The Indiana Court of Appeals has found the word “annoys,” as used in the state’s public intoxication statute of 2012, is vague and reversed the conviction of a man which was based on annoying behavior. However, the court sustained an accompanying conviction of disorderly conduct, while voiding the ‘public intoxication.’ This ruling is as enlightening as another we reported previously of the Indiana Court of Appeals ruling against stopping without probable cause.
In the instant case, Indianapolis Metropolitan Police Officer Brycen Garner observed Rodregus Morgan asleep at a bus stop and Morgan’s brother yelling at him to wake up. Garner woke up Morgan and saw his eyes were bloodshot, and he was unsteady on his feet, after waking up from deep sleep – he also smelled of alcohol.
All this seemed ‘annoying’ to the police officer who promptly arrested Morgan and slapped a charge of public intoxication on him.
When Morgan started to argue, and then yell, because he was under the belief that he hadn’t hurt or harassed anybody, and that his arrest was unfair – the police immediately slapped a charge of disorderly conduct, and then one of criminal intimidation on him.
The criminal intimidation part came because while the police was completing paperwork, Morgan continued to yell and object – that is criminal intimidation.
In court, Morgan argued that the portion of the law that states it is a Class B misdemeanor if an individual is intoxicated while in a public place and harasses, annoys or alarms another person, is unconstitutionally vague, as the statute does not define what the word “annoys” means and there is no objective standard for evaluating what “annoys” constituted.

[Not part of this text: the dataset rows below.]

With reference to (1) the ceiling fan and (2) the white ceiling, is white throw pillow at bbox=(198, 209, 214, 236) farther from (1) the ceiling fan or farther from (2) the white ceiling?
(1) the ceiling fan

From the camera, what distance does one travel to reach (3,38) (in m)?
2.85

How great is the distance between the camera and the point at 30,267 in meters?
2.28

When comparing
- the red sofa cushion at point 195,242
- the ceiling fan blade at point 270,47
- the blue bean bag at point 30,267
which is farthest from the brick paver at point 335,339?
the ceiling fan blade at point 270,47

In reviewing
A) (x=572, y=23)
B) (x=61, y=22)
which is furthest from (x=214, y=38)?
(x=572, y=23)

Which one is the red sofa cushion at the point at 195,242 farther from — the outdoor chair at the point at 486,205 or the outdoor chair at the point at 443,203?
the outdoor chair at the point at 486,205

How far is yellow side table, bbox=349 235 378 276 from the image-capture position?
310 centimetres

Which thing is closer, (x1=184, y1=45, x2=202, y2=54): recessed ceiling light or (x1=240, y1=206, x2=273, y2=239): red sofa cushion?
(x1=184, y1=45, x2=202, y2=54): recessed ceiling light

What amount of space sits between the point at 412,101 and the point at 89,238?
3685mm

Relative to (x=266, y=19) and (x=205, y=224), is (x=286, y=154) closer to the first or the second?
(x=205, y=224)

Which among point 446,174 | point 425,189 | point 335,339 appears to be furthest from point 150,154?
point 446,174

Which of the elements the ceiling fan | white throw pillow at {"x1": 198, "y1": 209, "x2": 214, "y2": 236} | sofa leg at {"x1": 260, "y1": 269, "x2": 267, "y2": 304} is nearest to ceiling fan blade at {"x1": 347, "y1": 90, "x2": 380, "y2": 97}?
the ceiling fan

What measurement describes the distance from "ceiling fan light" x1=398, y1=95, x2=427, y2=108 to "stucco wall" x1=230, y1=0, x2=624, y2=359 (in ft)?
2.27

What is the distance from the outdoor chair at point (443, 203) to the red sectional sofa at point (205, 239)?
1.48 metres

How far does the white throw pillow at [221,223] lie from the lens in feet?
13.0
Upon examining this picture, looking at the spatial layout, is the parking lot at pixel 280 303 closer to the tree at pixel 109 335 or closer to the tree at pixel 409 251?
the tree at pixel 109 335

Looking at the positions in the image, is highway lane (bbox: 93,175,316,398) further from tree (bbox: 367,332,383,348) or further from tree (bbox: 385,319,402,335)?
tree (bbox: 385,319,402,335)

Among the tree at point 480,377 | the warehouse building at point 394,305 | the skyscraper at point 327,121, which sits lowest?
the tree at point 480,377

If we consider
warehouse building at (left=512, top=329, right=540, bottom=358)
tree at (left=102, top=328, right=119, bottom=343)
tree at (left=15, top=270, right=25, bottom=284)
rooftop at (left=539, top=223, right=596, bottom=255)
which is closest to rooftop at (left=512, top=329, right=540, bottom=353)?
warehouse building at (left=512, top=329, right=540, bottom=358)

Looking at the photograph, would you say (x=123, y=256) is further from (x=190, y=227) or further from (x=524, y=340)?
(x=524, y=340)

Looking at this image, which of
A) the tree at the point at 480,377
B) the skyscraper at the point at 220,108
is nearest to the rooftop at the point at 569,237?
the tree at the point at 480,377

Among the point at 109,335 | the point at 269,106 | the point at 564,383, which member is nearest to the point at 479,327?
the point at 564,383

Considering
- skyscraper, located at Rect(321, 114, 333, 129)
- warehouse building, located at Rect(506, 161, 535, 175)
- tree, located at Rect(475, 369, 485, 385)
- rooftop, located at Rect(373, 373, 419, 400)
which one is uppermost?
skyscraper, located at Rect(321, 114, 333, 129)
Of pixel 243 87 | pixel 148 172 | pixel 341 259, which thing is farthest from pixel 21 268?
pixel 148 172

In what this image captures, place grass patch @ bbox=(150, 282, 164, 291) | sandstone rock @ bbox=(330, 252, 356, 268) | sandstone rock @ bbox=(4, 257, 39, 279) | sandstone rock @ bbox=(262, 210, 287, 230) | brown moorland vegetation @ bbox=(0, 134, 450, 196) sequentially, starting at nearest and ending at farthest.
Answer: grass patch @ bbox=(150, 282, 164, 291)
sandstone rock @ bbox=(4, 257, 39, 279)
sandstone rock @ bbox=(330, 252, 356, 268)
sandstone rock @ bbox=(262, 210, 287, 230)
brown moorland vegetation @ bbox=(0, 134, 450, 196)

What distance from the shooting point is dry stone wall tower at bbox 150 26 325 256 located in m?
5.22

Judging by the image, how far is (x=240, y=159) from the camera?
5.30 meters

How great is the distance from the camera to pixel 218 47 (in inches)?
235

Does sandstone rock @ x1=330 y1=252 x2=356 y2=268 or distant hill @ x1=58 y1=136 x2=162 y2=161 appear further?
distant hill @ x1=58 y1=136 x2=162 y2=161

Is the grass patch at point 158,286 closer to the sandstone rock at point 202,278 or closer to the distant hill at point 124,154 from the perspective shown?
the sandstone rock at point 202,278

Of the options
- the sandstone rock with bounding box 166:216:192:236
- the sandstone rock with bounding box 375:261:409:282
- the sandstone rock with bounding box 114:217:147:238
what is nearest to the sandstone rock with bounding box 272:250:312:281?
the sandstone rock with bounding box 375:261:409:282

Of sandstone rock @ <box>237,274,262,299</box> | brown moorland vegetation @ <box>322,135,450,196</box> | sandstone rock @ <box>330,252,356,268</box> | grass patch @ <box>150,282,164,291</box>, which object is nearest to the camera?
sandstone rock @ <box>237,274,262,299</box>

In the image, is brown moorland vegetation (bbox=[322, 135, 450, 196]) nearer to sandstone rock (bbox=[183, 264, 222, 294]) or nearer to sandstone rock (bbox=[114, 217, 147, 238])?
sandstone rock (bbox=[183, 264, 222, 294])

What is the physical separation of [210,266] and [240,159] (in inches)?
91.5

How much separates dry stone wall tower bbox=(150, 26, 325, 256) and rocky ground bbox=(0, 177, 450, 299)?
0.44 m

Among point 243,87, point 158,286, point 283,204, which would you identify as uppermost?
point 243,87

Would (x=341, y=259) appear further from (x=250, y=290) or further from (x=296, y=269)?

The Indiana Court of Appeals agreed with Morgan and observed, “… we find the challenged portion of Indiana’s public intoxication statute to be unconstitutionally vague. Namely, the statute neither requires that a defendant have specifically intended to annoy another, nor does it employ an objective standard to assess whether a defendant’s conduct would be annoying to a reasonable person.”
The court also observed that the statute did not put any obligation on any complainant or law enforcement that the defendant must first be warned that his behavior was considered annoying – that determination is based solely on the “subjective feelings of a particular person at any given time.”